The 3rd U.S. Circuit Court of Appeals in Philadelphia also blocked implementation of the media ownership rules, approved a year ago by the FCC under Chairman Michael Powell, until the agency acts, a copy of the decision shows.
“The Commission falls short of its obligation to justify its decisions to retain, repeal or modify its media ownership regulations with reasoned analysis,” the appeals court said in its ruling, which was approved on a 2-to-1 vote.
The 218-page decision affects rules that let a single media company own a daily newspaper, three TV stations, eight radio stations and a cable system in the same large city. It doesn’t affect legislation passed by Congress earlier this year that allows a company to own TV stations reaching as much as 39 percent of the national audience, up from 35 percent.
The ruling lends support to a coalition of disparate groups including the Consumer Federation of America, National Rifle Association and National Organization of Women that fought the FCC rules. They argued that allowing further media consolidation would reduce the diversity of local news and programs.
More individuals sent comments to the FCC in Washington on this issue than on any topic before, the agency has said, and nearly all opposed the new rules.
Powell, a Republican, has argued that the media landscape has become more diverse than ever with the advent of the Internet and cable and satellite TV. Broadcasters such as Viacom’s CBS and News Corp.’s Fox should be allowed to expand to compete better with cable operators such as Comcast Corp. and satellite-TV companies like EchoStar Communications Corp., he said.
Powell had the support of companies such as Viacom, which owns CBS, UPN and MTV; News Corp., owner of Fox and the New York Post; Tribune Co., owner of the Los Angeles Times and Chicago Tribune; and Gannett Co., which owns USA Today. Tribune and Gannett would benefit from a new rule allowing a single company to own a newspaper and TV station in the same city.
“The rush to media consolidation approved by the FCC last June was wrong as a matter of law and policy,” said FCC Commissioner Michael Copps, a Democrat who led the battle against the rules. “The Commission has a second chance to do the right thing.”
FCC spokesman David Fiske said agency officials are reviewing the decision and would have no immediate comment.

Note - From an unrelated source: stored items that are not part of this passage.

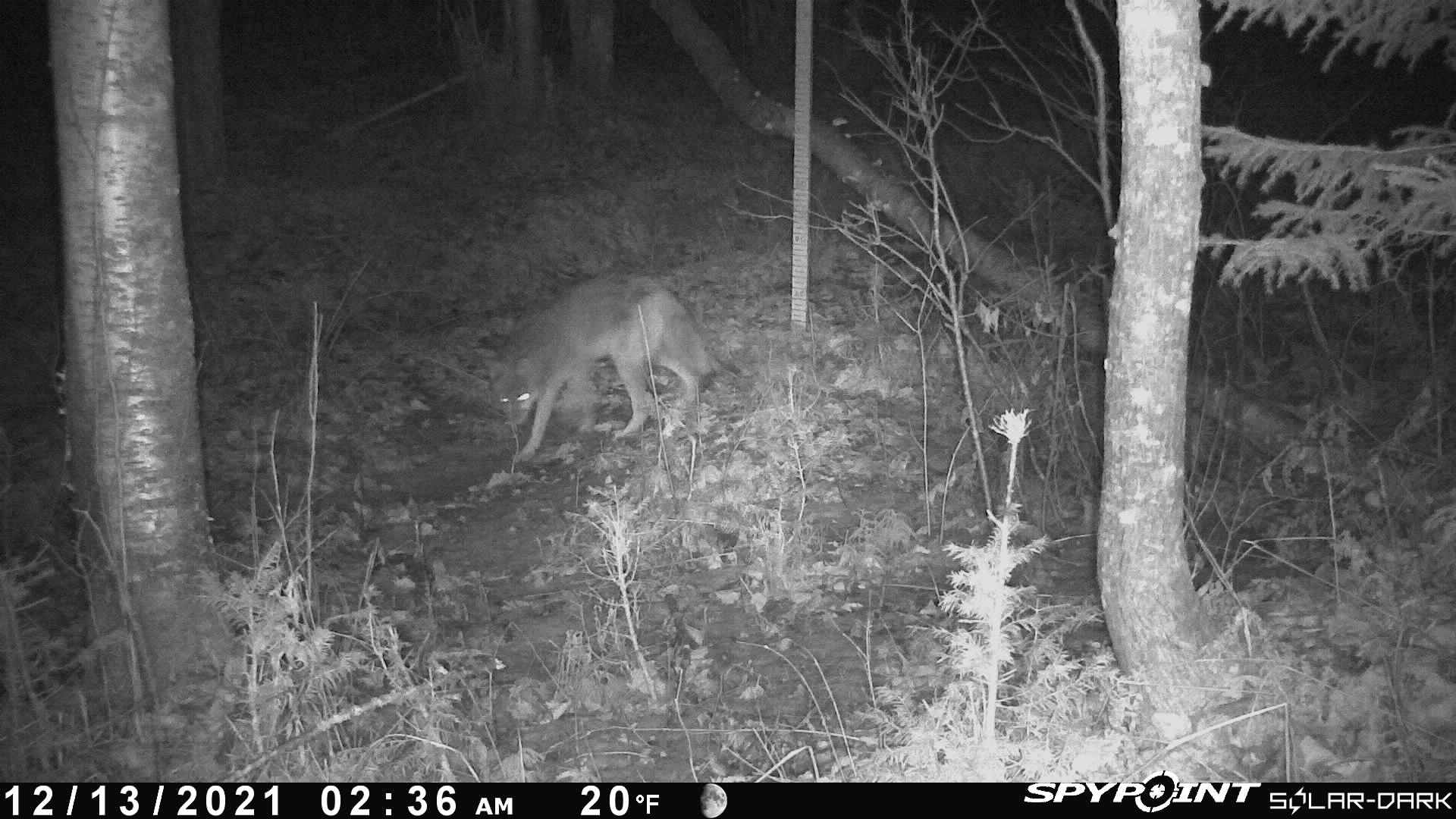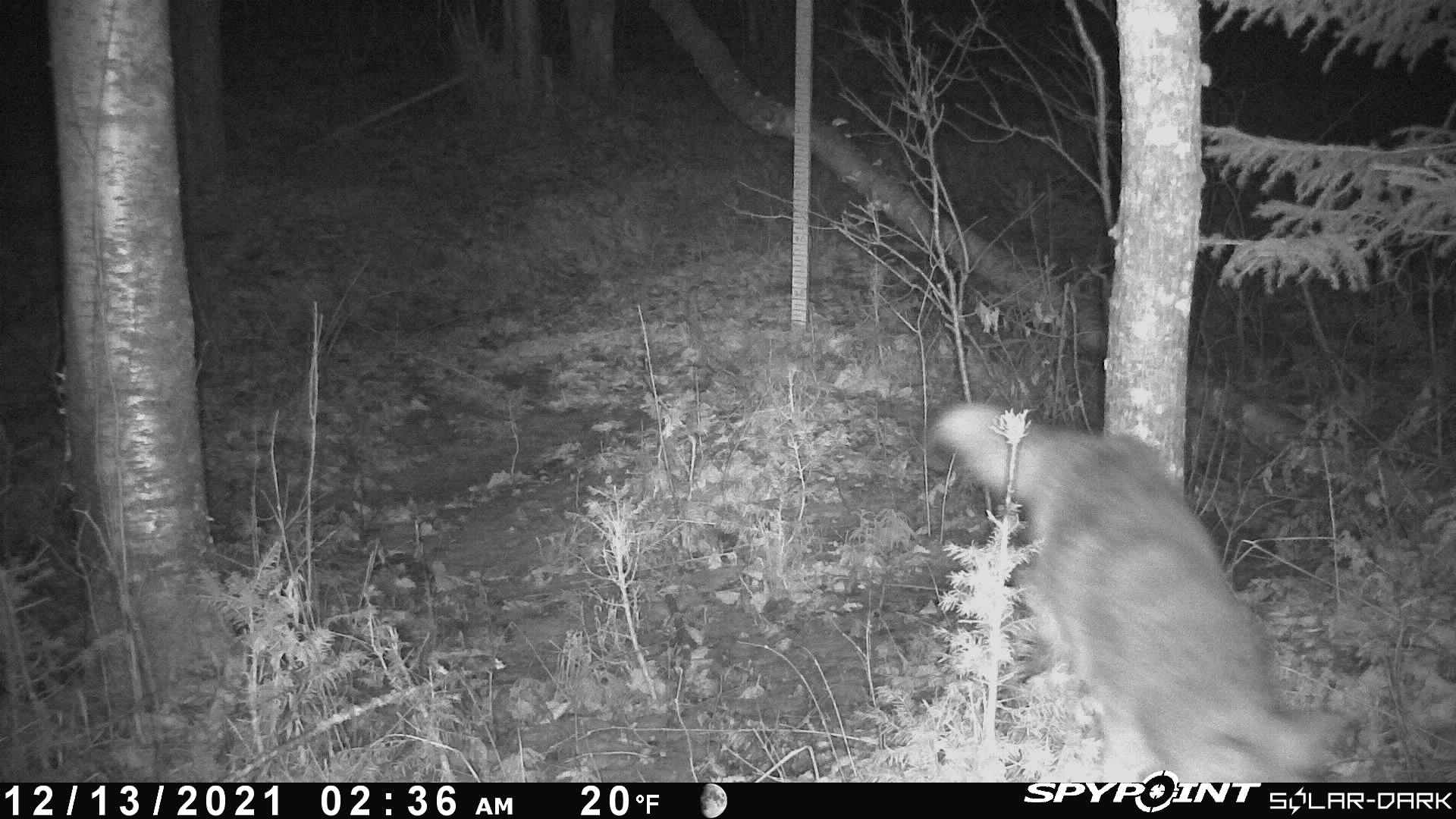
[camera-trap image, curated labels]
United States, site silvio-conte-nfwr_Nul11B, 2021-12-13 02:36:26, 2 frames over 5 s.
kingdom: Animalia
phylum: Chordata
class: Mammalia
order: Carnivora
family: Canidae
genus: Canis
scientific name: Canis latrans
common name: coyote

News Corp. spokesman Andrew Butcher, Gannett Co. spokeswoman Tara Connell, Tribune Co. spokesman Gary Weitman and Viacom Inc. spokeswoman Susan Duffy didn’t immediately return calls seeking comment on the ruling.
The three-judge court in Philadelphia said the FCC rules were flawed in their computation of newspaper, TV and radio ownership limits in particular markets. It ordered the FCC “to justify or modify its approach to setting numerical limits,” the court said.